Cramer’s take was blunt — when traders see a target jump that large, they don’t deliberate. They buy. He called the Wedbush move a “catch-up play,” implying the analyst had been slow to reflect what the market already knew.
Analysts Pile In
Bank of America raised its target to $2,500 from $2,100 on July 1st, maintaining a Buy rating. BofA’s argument was straightforward: SanDisk should be able to hold pricing power for longer than expected, given the ongoing shortage in the NAND storage market.
Bernstein went the furthest. On June 30th, it raised its target to $3,000 from $1,700 — a jump of $1,300 in a single revision — while keeping an Outperform rating. Bernstein pointed to a growing trend of long-term supply agreements in the memory industry, which it believes will benefit suppliers like SanDisk directly.
Three separate firms. Three bullish calls. All within a two-week window.
The Supply Story
Cramer tied it together on Mad Money, noting that SanDisk wasn’t alone in its rally. Micron, Seagate, Lumentum, Corning, and Western Digital all moved to the top of the S&P 500 leaderboard on the same session.

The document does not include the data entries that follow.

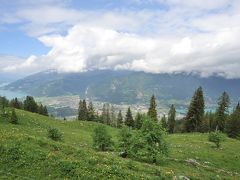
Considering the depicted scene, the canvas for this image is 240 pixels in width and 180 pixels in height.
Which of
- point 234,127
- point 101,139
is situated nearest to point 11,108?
point 101,139

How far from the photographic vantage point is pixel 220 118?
344ft

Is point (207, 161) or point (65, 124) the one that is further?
point (65, 124)

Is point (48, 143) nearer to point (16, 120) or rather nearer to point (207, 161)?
point (207, 161)

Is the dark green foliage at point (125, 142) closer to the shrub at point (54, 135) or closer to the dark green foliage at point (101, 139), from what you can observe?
the dark green foliage at point (101, 139)

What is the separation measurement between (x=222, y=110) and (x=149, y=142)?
67.2 metres

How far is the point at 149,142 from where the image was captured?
41.8 m

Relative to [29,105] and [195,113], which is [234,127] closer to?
[195,113]

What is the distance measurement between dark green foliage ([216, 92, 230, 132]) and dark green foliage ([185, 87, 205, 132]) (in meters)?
5.63

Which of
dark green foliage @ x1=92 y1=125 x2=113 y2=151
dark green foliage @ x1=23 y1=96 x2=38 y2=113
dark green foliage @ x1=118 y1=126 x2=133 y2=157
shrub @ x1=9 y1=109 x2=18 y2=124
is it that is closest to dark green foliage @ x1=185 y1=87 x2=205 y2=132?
dark green foliage @ x1=23 y1=96 x2=38 y2=113

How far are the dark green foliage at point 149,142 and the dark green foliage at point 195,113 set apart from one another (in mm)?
61150

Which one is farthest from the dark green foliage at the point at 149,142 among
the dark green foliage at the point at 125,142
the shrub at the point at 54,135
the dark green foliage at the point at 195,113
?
the dark green foliage at the point at 195,113

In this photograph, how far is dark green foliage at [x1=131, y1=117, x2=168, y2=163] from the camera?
40969 mm

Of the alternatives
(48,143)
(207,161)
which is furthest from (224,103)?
(48,143)

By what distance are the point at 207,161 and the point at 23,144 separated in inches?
1138
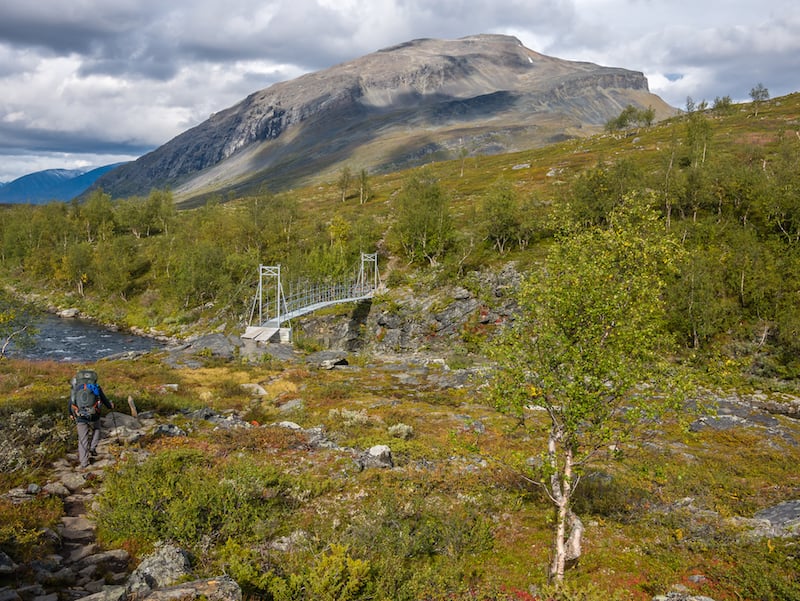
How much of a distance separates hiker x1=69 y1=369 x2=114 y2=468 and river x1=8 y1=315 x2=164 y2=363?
35055mm

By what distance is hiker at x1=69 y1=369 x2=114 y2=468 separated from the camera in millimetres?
13555

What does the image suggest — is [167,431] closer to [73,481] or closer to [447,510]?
[73,481]

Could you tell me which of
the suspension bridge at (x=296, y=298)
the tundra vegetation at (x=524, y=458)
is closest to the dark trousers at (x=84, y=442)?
the tundra vegetation at (x=524, y=458)

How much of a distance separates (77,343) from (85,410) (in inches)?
2052

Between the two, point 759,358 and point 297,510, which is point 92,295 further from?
point 759,358

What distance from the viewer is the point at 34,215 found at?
343 ft

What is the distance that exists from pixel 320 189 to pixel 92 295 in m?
81.6

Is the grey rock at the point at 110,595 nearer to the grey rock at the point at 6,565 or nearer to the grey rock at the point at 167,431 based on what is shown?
the grey rock at the point at 6,565

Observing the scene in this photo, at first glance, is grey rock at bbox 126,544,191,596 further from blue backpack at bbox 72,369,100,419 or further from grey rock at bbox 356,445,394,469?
grey rock at bbox 356,445,394,469

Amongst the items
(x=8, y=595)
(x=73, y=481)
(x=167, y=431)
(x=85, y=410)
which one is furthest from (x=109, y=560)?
(x=167, y=431)

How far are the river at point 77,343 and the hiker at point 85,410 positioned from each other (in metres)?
35.1

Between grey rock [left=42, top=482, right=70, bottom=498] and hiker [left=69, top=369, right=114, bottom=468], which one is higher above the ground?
hiker [left=69, top=369, right=114, bottom=468]

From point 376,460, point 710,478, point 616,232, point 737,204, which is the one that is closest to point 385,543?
point 376,460

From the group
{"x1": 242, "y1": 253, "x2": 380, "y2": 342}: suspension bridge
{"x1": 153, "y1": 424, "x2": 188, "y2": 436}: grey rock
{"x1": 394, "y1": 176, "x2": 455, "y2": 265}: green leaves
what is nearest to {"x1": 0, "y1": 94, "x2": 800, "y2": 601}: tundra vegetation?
{"x1": 153, "y1": 424, "x2": 188, "y2": 436}: grey rock
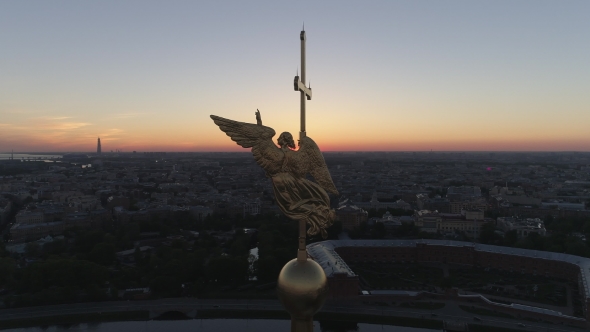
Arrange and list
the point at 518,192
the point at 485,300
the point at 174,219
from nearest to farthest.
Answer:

“These are all companies that make products where there’s intense demand right now, mostly from the data center, and there’s not enough supply,” Cramer said.
He also had some fun at the analyst’s expense: “Where was that guy? Was he like hiking in the Andes for a while? Come on, wake up.”
The clarion call, as Cramer framed it, was simple — more price increases are coming for data storage products, and the market is pricing that in.
SNDK stock was up 5.01% in the most recent session, with Bernstein’s $3,000 target now representing the highest on Wall Street.